Top of Records supplied

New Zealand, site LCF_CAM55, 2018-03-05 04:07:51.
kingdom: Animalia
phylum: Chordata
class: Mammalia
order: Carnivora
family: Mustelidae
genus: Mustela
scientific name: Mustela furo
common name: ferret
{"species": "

Bottom of Records supplied

_Task statement_
Each line from the one containing "kingdom: Animalia" to the end of the listing above should be copied exactly, and nothing else.

_Written answer_
kingdom: Animalia
phylum: Chordata
class: Mammalia
order: Carnivora
family: Mustelidae
genus: Mustela
scientific name: Mustela furo
common name: ferret
{"species": "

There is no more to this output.